The people who evacuated and took refuge at the SuperDome athletic structure were left abandoned, no food or water or medical assisstance. People who were sent to the Convention Center for promised transport out, were also abandoned there without food or water, to die of dehydration, sickness, and lack of basic medicines for their conditions such as insulin for diabetes.
It is no accident that the horror fell mainly on Black families who had lived in those poorer districts, and no surprise that the government that was supposed to protect and save them was nowhere to be found, left in disarray and chaos except to send in troops to stop "Looting" which mainly consisted of people trying to get water and food from stores to bring to their families. Our own troops paid for by our own tax money pointing their guns at their own people during a disaster.

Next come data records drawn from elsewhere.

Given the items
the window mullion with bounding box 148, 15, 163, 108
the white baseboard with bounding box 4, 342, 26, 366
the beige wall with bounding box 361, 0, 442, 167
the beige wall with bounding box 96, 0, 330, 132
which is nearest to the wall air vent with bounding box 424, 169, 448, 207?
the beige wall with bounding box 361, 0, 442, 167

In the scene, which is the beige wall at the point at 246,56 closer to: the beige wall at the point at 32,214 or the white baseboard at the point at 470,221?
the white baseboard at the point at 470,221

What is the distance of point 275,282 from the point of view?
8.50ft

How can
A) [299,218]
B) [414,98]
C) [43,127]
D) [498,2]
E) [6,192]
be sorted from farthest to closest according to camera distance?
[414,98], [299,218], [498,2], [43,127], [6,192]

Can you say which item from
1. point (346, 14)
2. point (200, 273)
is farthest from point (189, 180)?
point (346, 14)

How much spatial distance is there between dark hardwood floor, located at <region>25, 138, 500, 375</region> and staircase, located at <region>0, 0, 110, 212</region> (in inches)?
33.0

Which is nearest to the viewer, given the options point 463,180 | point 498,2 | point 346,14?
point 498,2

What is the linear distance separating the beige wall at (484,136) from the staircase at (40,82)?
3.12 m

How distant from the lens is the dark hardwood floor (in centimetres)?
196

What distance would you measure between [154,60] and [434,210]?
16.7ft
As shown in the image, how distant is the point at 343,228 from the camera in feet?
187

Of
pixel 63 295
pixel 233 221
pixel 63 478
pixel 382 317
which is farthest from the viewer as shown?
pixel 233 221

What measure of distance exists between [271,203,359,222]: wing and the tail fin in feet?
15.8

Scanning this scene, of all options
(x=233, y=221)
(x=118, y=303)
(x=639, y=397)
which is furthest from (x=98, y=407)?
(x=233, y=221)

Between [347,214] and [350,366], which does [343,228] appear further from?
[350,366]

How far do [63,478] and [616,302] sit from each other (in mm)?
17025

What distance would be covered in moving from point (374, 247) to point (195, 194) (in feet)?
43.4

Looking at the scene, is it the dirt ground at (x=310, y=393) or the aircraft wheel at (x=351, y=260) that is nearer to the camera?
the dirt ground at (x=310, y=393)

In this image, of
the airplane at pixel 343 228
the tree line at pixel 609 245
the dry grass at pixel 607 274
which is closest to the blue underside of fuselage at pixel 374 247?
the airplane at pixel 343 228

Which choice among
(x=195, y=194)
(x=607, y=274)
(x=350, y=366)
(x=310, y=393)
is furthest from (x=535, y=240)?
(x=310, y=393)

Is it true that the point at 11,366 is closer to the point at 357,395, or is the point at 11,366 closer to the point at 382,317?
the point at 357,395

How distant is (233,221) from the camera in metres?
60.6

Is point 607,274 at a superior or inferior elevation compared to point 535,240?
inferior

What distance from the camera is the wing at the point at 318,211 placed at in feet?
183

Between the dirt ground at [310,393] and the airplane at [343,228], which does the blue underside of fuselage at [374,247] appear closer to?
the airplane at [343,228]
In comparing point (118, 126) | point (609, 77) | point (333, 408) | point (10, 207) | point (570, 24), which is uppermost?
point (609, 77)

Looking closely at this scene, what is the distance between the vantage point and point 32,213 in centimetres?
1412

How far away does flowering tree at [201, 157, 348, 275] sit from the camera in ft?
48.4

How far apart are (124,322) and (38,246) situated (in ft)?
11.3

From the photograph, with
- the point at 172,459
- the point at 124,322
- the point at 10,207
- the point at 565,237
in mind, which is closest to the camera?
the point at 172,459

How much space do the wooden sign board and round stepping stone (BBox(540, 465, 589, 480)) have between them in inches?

We all remain woebully unprepared for natural disasters which are guaranteed to increase and eventually come to us all as the government is in chaos and those in charge are not only uniformed but willfully ignorant of the impact of global warning. We have seen that at our New Jersey Seashore towns. Willfully ignorant builders are still allowed to put up and sell structures on barrier islands that are vulnerable to hurricanes and that also destroy the natural vegetation that would protect the sand banks without the developments. Like our politicians, these profit seekers place financial gain ahead of everthing else so that they can buy bigger houes, more cars, ostentatious displays of excess wealth.
It is the end of the summer and once again many of us watched the movie JAWS a summer classic and once again we saw the same contest between greed and the safety of people put into contest. This contest between the impulse to greed and hoarding against the impulse toward protection and care for our fellow beings has played out thorughout human history. It appears that currently, Greed and selfishness are in power. Love and care, however, are always to be found and are powerful forces That's where hope comes in.
Note: there are things we can all do - plant trees instead of poisoning your yard to make a perfect lawn which profits no one and poisons our water supply. Think of paying a little more and using bamboo sourced toilet paper and paper towels. Vote down efforts to transport dangerous chemicals through our towns such as the controversy raging over transporting Liquid Natural Gas on our local small town train lines. And even more importanty GET INFORMED AND STAY INFORMED and don't limit yourself to the emotional hook of the propaganda channel Fox (owned by the greedy billionair Murdock). Rich people do not honor the social contract. They don't pay their fair share of taxes and they don't care about their fellow man, they only care about other rich people and their status in regard to them.
Last comment: family, friends and community. One of the things I took from the documentary was how important these three relationships are and in particular in times of trouble.
wrightj45@yahoo.com. People banded together to help each other survive, and in the aftermath, to help build new lives. And the most important things lost was the family connection, people were separated from their loed ones and struggled to locate them again after it was over. It reminded me of the lines of dusty foot traffic after the Emancipation in 1863 where people walked from town to town, plantation to plantation to locate their loved ones who had been sold off from them. If there is a moral, it is LOVE - love our earth, love one another, and pay attention to what is going on around you!